Sujet : Re: Operator precedence
De : mail (at) *nospam* axel-reichert.de (Axel Reichert)
Groupes : comp.lang.awkDate : 30. May 2024, 09:17:04
Autres entêtes
Organisation : A noiseless patient Spider
Message-ID : <87ikyvk933.fsf@axel-reichert.de>
References : 1 2 3 4
User-Agent : Gnus/5.13 (Gnus v5.13) Emacs/28.2 (gnu/linux)
Janis Papanagnou <janis_papanagnou+
ng@hotmail.com> writes:
Are you saying that the order
unary minus
exponentiation
binary minus
is somehow "wrong"?
It certainly feels like this to me. When thinking about the "why", I
could see two "arguments":
1. Unary and binary minus, while not identical operators, at least
visually are identical. Hence it reduces the cognitive load on the
reader of source code, who does not need to remember that unary minus
and binary minus are "on opposite sides of the 'exponentiation fence'".

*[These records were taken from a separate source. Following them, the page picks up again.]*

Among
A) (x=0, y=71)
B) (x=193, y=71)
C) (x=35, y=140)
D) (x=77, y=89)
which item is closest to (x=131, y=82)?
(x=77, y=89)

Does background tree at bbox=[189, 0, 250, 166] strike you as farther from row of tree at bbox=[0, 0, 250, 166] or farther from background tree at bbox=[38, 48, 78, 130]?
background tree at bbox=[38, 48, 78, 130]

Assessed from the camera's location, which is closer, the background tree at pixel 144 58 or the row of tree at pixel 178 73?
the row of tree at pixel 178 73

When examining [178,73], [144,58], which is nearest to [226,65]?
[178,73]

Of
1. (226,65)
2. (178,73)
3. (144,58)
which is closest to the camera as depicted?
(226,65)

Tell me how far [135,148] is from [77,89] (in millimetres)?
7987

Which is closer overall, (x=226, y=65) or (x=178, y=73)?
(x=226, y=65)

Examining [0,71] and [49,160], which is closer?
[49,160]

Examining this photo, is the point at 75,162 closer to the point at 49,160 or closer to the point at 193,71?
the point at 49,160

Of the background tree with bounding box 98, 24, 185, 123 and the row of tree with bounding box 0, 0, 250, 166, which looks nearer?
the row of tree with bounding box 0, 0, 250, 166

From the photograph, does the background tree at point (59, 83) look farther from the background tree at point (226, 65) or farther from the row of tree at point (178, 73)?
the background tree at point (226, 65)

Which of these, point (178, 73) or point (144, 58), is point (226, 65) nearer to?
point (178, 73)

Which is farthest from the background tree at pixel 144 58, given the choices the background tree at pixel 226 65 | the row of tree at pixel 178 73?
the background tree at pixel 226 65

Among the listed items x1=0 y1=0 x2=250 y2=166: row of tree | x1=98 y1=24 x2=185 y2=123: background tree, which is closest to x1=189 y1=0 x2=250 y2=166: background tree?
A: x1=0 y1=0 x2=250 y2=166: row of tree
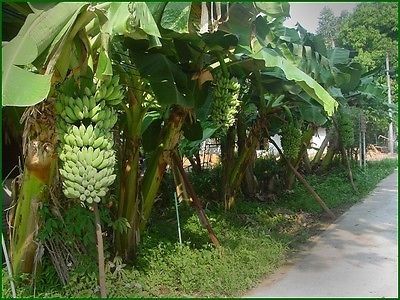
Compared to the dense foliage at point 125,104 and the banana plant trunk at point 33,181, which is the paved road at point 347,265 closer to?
the dense foliage at point 125,104

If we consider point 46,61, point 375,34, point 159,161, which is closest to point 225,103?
point 159,161

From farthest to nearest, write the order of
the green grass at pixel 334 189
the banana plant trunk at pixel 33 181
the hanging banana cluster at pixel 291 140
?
the green grass at pixel 334 189, the hanging banana cluster at pixel 291 140, the banana plant trunk at pixel 33 181

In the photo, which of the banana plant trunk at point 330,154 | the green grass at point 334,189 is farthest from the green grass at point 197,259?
the banana plant trunk at point 330,154

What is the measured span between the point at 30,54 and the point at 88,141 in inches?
18.5

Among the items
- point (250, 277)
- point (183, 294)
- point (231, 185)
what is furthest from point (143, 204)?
point (231, 185)

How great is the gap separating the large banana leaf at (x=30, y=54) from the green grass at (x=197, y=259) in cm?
147

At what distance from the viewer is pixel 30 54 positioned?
2008 mm

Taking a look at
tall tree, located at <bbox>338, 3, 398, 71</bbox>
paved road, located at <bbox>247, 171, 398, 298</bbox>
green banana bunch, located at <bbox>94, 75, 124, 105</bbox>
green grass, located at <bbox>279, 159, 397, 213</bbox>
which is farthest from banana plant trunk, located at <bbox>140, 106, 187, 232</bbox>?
tall tree, located at <bbox>338, 3, 398, 71</bbox>

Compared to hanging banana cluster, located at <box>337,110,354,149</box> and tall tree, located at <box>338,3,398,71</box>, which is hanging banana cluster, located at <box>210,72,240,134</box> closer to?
hanging banana cluster, located at <box>337,110,354,149</box>

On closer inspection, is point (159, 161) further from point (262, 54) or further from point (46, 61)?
point (46, 61)

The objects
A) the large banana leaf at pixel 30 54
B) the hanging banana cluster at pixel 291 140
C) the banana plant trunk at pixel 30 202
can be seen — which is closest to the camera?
the large banana leaf at pixel 30 54

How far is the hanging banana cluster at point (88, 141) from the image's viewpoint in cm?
198

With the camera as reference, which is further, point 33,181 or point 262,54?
point 262,54

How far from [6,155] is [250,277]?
2.36m
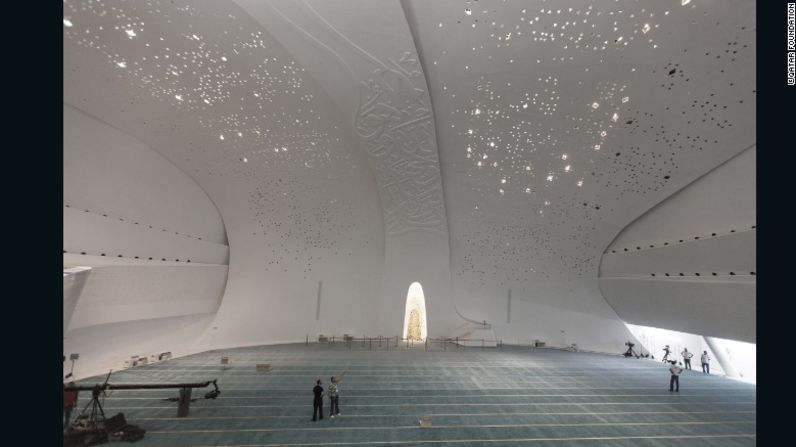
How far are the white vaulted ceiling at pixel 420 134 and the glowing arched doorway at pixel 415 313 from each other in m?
1.18

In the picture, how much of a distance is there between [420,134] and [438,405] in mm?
8528

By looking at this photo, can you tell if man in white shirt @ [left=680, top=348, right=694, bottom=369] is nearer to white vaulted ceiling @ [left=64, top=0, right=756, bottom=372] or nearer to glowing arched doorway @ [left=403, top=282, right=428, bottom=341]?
white vaulted ceiling @ [left=64, top=0, right=756, bottom=372]

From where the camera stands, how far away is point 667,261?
38.9 feet

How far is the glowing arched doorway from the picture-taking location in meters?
17.6

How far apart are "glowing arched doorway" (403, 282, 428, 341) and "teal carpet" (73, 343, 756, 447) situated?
16.0 ft

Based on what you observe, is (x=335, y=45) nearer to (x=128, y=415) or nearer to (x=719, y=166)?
(x=128, y=415)

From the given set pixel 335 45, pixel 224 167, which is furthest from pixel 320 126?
pixel 224 167

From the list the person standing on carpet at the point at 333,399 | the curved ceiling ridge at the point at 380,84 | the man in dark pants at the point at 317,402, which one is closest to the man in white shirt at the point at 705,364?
the curved ceiling ridge at the point at 380,84

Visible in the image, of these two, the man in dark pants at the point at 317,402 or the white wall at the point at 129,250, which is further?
the white wall at the point at 129,250

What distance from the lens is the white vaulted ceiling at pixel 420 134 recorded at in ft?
30.5

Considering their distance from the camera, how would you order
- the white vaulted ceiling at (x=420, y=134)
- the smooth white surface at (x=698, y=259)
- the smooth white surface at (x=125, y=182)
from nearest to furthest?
the smooth white surface at (x=698, y=259), the white vaulted ceiling at (x=420, y=134), the smooth white surface at (x=125, y=182)

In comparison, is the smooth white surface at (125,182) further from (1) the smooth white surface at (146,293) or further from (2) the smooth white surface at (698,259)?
(2) the smooth white surface at (698,259)

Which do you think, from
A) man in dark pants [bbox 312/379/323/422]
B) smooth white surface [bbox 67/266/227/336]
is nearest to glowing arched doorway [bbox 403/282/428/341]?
smooth white surface [bbox 67/266/227/336]
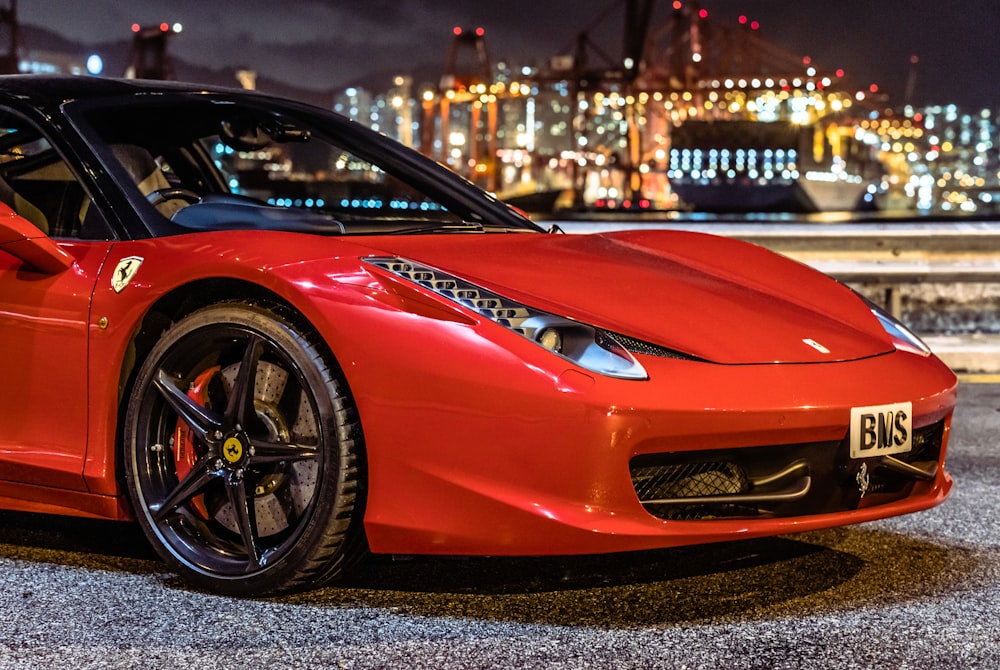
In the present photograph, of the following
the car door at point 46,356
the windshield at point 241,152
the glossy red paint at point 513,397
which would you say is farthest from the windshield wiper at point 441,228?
the car door at point 46,356

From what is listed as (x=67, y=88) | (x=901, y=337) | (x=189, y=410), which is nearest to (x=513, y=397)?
(x=189, y=410)

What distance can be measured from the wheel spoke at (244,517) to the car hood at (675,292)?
623 mm

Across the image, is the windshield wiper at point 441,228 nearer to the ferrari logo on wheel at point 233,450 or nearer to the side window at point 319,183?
the side window at point 319,183

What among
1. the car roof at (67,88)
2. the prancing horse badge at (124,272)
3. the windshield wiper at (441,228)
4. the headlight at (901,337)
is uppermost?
the car roof at (67,88)

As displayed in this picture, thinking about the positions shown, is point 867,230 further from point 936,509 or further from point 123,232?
point 123,232

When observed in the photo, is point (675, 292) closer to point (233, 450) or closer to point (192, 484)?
point (233, 450)

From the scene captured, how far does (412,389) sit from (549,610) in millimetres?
568

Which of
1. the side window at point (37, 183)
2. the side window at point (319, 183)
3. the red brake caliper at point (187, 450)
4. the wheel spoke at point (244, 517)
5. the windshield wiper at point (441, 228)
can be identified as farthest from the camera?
the side window at point (319, 183)

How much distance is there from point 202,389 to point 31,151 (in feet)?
4.15

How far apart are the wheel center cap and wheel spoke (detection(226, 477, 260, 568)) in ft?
0.15

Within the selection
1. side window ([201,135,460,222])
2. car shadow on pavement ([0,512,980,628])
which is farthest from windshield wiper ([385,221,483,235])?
car shadow on pavement ([0,512,980,628])

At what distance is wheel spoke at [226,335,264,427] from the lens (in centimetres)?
269

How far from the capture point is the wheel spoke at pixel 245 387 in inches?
106

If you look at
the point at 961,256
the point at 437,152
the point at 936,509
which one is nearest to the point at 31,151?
the point at 936,509
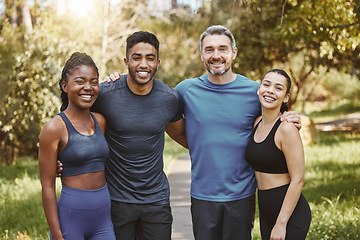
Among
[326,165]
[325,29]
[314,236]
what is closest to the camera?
[314,236]

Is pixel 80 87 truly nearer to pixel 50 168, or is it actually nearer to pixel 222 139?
pixel 50 168

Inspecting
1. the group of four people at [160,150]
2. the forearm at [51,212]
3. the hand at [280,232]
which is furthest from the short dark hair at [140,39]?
the hand at [280,232]

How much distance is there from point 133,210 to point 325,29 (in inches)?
226

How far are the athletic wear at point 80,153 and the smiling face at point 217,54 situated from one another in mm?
1115

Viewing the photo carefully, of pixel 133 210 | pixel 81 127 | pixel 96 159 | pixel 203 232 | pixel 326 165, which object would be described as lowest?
pixel 326 165

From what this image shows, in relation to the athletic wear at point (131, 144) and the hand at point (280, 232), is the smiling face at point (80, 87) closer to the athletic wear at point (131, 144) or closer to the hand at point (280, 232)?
the athletic wear at point (131, 144)

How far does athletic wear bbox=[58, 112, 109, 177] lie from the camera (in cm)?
282

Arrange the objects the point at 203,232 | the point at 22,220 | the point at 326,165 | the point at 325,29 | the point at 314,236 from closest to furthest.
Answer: the point at 203,232 < the point at 314,236 < the point at 22,220 < the point at 325,29 < the point at 326,165

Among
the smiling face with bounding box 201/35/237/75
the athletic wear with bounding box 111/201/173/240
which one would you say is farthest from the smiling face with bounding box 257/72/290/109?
the athletic wear with bounding box 111/201/173/240

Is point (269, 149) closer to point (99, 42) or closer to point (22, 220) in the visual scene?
point (22, 220)

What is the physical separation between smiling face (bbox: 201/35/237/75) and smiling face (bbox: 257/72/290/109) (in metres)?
0.39

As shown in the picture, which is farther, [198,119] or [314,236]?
[314,236]

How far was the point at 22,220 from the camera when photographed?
6441mm

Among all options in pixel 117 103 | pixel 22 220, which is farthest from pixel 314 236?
pixel 22 220
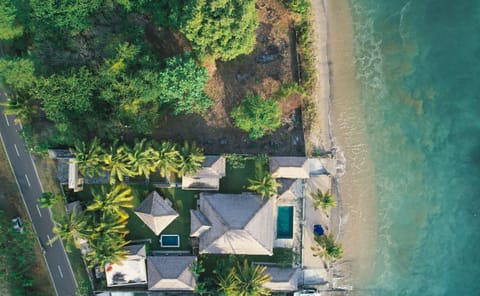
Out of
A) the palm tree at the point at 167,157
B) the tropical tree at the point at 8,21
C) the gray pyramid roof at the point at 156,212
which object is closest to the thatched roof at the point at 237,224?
the gray pyramid roof at the point at 156,212

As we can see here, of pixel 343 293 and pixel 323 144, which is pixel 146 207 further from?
pixel 343 293

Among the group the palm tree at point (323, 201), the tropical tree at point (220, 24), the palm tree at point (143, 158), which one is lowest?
the palm tree at point (323, 201)

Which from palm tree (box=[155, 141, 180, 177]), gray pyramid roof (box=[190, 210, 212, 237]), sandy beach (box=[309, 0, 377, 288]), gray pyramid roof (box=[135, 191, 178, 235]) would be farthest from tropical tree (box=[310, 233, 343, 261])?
palm tree (box=[155, 141, 180, 177])

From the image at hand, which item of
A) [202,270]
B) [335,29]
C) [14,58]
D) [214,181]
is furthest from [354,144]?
[14,58]

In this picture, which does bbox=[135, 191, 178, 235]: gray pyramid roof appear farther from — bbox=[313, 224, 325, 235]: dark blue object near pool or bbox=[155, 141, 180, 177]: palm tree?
bbox=[313, 224, 325, 235]: dark blue object near pool

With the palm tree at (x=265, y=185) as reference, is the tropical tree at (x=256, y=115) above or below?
above

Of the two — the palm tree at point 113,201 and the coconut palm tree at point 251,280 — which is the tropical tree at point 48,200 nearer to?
the palm tree at point 113,201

2. Mathematical programming is algorithms (often beautifully typeset
with (La)TeX) transformed into more mundane ASCII-text representations
(which I see as a technical limitation). Using different operator
precedence depending on the visual representation is certainly confusing
if not dangerous (error-prone coding). Also, I do not see the benefit of
deviating from the mathematical convention.
With the rather new trend to use UTF characters in source code (lambda
and other greek letter, arrows) the visual distinction between printed
math and written source gets smaller, so it makes less and less sense to
use different conventions for the two.